- DATASET RECORDS -
# # # # # # #

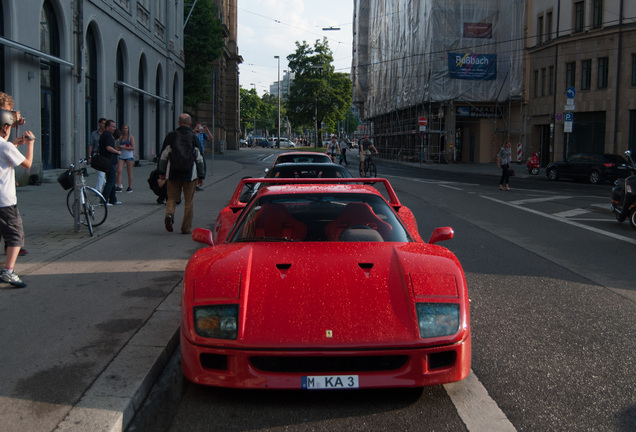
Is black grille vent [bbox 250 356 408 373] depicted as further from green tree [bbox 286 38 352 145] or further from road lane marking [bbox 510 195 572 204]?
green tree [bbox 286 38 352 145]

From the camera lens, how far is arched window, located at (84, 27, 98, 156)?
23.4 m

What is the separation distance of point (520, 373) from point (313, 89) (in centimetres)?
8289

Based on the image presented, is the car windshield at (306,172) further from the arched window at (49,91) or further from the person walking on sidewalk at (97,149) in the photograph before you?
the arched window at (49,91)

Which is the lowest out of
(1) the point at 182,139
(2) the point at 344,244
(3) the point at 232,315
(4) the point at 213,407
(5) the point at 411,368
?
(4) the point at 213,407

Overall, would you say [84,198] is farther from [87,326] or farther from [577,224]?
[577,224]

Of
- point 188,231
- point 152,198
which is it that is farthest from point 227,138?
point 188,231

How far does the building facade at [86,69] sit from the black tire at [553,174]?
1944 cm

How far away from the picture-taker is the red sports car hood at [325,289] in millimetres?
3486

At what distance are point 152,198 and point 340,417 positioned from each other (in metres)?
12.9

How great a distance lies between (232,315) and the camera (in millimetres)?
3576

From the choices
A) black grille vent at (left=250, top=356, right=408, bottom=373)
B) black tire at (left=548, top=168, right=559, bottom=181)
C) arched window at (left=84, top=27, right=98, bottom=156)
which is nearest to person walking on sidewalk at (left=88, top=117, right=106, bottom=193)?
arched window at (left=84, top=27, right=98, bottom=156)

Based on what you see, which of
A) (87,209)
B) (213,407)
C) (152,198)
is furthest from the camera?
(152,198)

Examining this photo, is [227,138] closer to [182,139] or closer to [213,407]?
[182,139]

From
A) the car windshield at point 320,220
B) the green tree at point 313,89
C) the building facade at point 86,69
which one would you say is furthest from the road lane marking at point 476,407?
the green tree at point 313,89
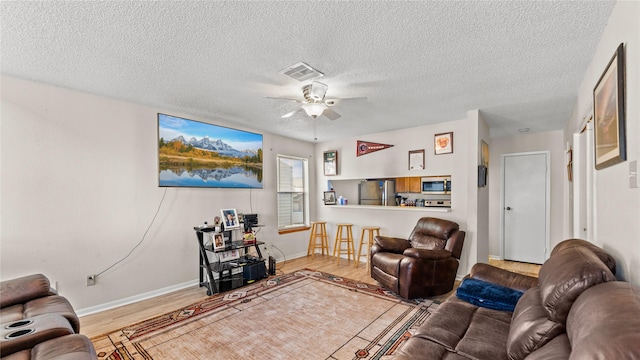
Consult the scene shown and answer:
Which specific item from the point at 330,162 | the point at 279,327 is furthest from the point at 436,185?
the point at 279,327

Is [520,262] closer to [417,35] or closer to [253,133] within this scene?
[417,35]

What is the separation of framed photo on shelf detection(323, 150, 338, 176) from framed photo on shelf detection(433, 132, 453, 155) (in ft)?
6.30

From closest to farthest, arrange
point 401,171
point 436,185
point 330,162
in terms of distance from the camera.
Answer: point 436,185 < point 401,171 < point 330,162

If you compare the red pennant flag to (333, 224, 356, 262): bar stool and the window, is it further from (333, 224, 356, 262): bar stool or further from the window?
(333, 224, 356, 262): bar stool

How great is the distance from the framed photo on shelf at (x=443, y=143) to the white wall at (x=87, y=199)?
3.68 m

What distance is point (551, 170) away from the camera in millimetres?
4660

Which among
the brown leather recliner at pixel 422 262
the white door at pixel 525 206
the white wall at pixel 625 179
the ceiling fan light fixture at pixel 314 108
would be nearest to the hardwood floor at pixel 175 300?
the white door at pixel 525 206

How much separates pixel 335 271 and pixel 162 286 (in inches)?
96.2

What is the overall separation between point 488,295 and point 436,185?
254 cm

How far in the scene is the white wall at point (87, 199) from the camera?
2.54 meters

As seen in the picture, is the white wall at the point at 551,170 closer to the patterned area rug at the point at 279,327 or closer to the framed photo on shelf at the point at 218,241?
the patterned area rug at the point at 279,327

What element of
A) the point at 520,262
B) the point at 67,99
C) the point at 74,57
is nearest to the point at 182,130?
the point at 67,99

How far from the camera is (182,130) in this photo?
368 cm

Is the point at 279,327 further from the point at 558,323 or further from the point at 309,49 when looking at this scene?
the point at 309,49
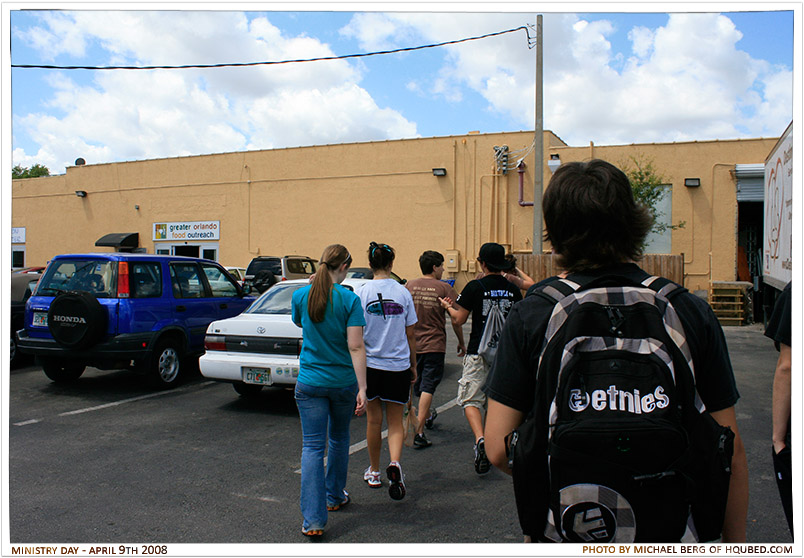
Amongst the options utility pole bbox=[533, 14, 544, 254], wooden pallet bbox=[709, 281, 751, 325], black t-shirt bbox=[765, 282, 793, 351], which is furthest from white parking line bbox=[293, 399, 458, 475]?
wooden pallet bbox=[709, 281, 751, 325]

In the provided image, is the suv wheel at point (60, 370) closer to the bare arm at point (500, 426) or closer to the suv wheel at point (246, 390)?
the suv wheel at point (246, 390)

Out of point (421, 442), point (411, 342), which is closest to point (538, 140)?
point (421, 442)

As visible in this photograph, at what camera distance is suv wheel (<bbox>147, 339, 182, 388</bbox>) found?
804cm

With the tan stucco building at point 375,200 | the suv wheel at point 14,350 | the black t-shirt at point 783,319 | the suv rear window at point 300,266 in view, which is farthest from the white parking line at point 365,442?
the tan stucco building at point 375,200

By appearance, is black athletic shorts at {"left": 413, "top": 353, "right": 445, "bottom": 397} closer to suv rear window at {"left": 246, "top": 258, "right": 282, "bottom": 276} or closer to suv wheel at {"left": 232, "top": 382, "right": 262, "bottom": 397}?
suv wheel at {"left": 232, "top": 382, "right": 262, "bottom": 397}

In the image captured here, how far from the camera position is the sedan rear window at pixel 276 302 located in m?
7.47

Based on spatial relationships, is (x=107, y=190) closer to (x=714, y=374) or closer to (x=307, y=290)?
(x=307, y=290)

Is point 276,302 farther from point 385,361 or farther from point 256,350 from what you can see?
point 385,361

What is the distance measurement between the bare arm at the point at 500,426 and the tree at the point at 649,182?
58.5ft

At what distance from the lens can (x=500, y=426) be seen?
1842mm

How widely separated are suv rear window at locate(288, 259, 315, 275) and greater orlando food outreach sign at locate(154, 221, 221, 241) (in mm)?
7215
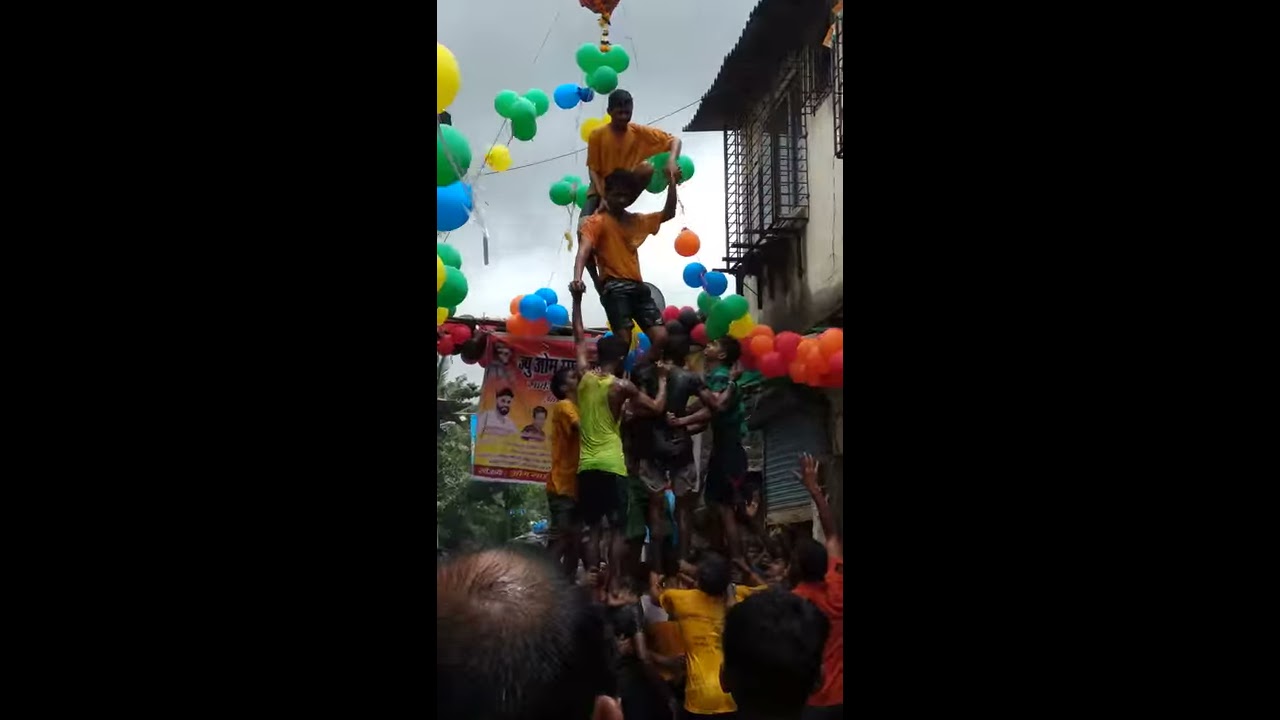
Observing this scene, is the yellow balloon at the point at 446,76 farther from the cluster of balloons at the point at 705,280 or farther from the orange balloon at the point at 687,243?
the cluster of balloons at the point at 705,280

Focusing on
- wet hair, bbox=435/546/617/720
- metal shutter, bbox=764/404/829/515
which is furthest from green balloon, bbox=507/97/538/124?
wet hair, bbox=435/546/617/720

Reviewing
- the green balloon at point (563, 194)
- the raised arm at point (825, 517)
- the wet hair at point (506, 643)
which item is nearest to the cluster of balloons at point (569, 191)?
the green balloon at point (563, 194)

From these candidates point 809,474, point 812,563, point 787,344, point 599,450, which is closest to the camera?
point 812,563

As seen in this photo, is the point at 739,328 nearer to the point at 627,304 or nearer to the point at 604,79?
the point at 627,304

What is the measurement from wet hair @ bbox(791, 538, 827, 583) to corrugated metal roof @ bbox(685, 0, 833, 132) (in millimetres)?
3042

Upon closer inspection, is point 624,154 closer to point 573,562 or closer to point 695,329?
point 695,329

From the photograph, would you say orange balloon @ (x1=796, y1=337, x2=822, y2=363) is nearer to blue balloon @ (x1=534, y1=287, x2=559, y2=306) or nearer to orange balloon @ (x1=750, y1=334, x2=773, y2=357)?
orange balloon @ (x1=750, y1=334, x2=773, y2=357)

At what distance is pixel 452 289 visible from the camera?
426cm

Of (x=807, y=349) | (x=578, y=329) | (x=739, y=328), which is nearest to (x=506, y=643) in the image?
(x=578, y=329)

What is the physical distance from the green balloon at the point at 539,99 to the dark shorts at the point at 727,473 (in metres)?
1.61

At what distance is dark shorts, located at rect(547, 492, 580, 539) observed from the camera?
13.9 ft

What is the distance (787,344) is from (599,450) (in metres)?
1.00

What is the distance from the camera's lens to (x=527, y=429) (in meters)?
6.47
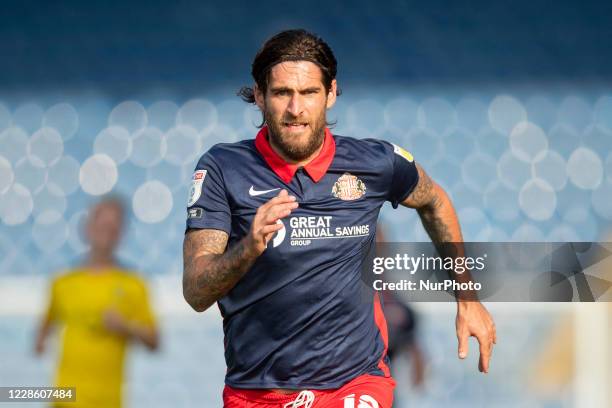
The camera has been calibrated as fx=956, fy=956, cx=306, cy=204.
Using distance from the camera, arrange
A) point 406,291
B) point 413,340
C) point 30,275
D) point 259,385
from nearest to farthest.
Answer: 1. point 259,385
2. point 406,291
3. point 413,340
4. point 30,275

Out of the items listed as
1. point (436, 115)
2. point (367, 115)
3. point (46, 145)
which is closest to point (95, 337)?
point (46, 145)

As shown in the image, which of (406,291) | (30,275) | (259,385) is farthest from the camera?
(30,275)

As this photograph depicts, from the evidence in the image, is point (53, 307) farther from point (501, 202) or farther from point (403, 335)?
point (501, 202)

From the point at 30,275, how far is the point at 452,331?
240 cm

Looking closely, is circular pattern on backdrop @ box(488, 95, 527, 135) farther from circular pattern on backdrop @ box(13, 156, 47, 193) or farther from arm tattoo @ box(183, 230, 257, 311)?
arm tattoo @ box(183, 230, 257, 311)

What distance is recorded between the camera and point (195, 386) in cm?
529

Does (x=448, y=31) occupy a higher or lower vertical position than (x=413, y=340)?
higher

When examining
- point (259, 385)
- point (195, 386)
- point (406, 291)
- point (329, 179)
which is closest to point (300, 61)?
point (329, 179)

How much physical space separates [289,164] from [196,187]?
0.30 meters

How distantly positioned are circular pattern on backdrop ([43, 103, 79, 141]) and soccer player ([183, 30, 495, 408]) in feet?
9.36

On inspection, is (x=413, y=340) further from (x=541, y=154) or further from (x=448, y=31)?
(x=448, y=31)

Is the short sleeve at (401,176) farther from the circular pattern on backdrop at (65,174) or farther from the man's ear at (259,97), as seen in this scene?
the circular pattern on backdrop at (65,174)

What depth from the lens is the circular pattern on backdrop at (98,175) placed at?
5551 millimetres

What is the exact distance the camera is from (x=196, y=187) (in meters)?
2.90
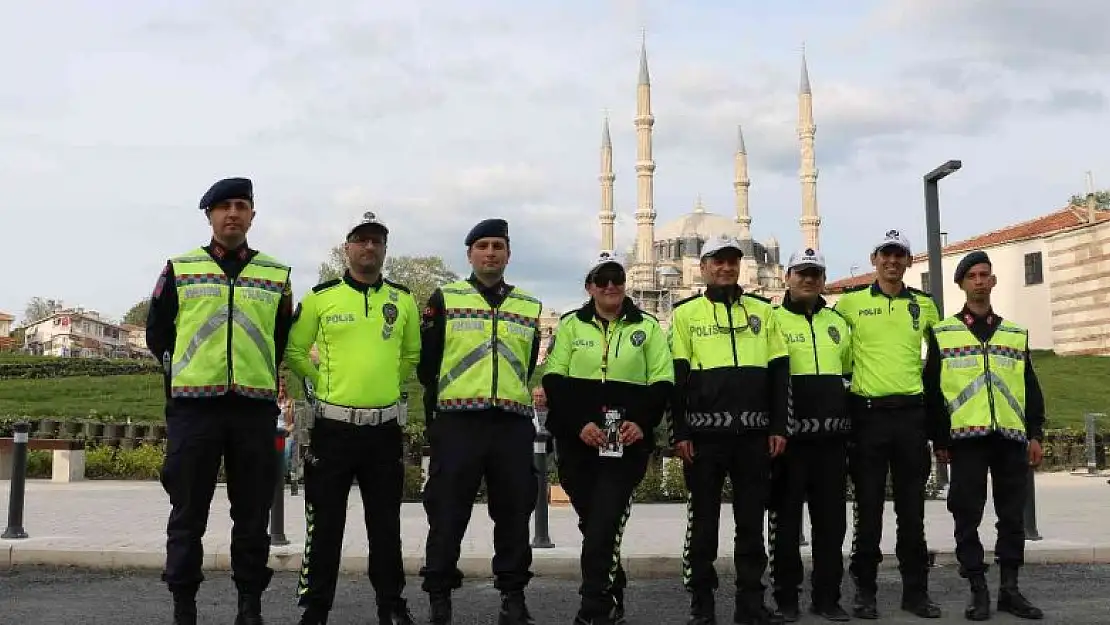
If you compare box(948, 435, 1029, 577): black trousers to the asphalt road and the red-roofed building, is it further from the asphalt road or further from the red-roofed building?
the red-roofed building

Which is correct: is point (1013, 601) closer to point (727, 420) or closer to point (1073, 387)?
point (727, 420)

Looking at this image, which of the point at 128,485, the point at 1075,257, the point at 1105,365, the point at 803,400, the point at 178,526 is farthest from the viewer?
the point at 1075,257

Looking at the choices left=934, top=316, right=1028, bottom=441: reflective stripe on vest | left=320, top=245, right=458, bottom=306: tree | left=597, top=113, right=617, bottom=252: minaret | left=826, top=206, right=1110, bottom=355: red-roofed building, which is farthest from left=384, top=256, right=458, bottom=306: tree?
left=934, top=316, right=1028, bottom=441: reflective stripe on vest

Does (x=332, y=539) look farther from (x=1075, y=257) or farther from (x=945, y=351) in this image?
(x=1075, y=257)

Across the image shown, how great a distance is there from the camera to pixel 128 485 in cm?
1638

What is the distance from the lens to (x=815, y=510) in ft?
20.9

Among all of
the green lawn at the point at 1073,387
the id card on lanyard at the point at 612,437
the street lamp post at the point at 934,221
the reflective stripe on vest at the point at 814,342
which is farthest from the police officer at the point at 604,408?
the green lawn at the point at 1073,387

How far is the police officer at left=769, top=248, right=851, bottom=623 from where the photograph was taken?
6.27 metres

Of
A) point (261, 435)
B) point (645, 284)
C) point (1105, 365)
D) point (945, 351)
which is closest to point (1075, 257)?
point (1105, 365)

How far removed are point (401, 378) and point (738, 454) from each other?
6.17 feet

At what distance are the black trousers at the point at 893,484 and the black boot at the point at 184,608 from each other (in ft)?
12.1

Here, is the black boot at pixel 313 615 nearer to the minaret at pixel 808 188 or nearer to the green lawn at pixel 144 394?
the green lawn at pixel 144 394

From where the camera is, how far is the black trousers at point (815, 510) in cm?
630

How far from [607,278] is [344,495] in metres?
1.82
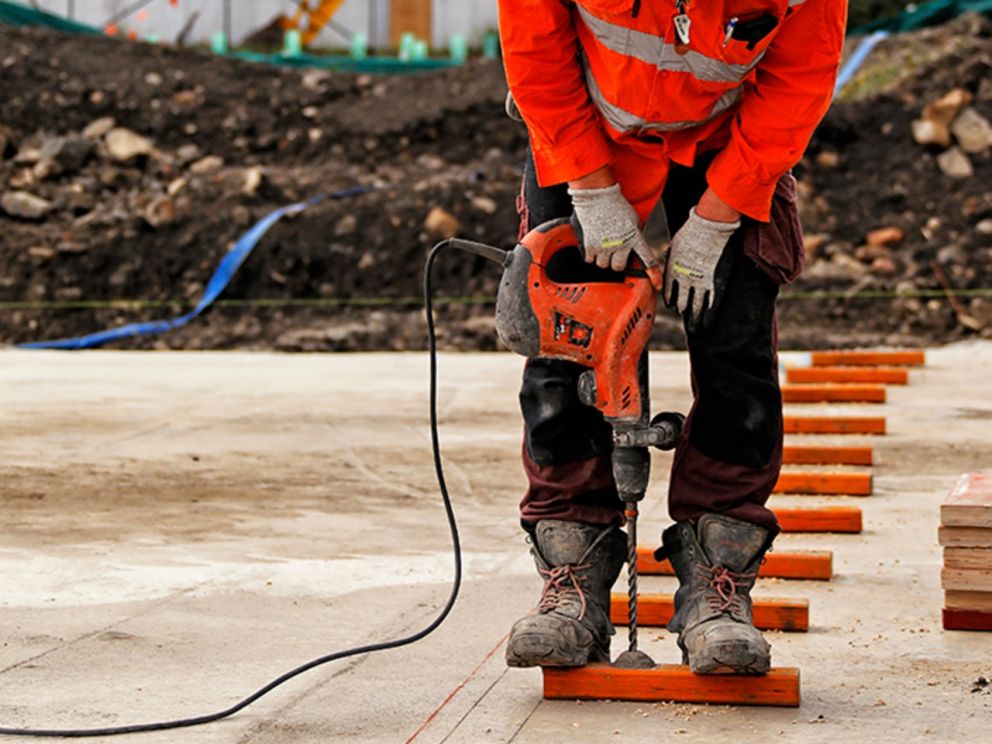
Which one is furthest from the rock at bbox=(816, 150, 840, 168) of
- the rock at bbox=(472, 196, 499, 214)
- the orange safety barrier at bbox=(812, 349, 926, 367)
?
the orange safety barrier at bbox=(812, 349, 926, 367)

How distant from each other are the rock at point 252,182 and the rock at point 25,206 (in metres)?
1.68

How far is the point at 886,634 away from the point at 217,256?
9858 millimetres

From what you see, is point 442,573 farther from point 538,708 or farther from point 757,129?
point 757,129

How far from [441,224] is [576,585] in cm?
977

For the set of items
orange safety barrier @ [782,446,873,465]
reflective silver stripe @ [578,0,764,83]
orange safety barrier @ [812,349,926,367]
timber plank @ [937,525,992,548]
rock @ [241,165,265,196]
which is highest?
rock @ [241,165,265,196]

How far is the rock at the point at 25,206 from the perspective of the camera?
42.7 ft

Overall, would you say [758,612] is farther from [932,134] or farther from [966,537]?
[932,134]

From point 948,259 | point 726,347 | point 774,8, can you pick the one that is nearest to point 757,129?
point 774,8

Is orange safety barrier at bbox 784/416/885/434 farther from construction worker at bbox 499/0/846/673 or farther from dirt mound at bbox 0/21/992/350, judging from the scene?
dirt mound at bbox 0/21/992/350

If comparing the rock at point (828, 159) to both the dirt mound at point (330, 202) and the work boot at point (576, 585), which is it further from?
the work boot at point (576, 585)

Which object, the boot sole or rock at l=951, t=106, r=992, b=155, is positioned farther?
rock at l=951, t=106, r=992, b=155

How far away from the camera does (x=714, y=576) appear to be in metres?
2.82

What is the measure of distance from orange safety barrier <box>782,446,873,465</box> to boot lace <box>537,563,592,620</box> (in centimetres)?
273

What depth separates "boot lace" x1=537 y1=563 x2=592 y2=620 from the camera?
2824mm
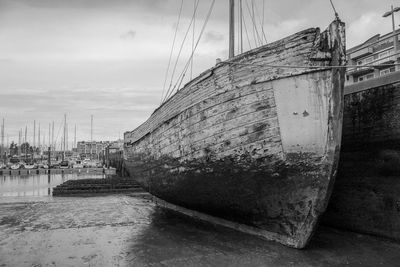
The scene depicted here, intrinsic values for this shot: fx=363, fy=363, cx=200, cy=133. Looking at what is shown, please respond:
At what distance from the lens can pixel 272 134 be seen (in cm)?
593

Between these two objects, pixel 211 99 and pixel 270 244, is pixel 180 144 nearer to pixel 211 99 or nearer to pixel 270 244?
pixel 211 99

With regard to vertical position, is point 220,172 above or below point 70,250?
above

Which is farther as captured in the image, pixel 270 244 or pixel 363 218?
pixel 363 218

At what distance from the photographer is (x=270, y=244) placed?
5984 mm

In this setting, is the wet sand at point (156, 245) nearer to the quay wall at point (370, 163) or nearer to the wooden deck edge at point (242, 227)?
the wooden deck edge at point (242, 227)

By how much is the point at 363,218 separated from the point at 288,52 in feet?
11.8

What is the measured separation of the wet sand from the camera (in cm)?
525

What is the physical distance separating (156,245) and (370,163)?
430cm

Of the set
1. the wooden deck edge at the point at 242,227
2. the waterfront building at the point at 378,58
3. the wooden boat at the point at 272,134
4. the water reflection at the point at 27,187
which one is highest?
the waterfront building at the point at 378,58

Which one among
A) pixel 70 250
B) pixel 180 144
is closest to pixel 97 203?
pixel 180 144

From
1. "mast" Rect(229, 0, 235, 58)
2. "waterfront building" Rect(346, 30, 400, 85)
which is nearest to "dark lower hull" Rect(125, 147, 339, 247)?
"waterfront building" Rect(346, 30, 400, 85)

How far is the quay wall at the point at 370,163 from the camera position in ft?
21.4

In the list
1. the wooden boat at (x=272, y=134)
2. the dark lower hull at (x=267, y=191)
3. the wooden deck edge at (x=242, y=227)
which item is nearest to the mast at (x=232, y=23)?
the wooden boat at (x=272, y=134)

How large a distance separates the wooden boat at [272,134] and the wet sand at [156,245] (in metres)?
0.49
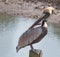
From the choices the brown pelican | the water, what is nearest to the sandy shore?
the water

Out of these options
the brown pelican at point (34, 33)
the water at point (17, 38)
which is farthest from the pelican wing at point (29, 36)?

# # # # # # #

- WHAT THIS TASK INVOLVES -
Can you copy the records above word for word, starting with the line that contains "How far removed" and going on through the line that contains "9858 millimetres", leaving out the pictures?

- EXERCISE OUTPUT -
How far removed are point (401, 378) and point (738, 454) from each other?
6.17 feet

At what distance are the black trousers at the point at 893,484 and the black boot at the point at 184,608 from each other (in ft)?
12.1

Here, is the black boot at pixel 313 615 nearer to the minaret at pixel 808 188 or nearer to the green lawn at pixel 144 394?
the green lawn at pixel 144 394

From where the camera is, how far is the black trousers at point (815, 510) in cm?
630

How far from [607,278] is [344,495] in metres?
1.82
Which one is furthest from the rock at bbox=(816, 150, 840, 168) of
- the rock at bbox=(472, 196, 499, 214)
- the orange safety barrier at bbox=(812, 349, 926, 367)
?
the orange safety barrier at bbox=(812, 349, 926, 367)

How distant from each other are the rock at point 252,182 and the rock at point 25,206 (in metres)?
1.68

How far is the point at 886,634 away from the point at 217,256?
9858 millimetres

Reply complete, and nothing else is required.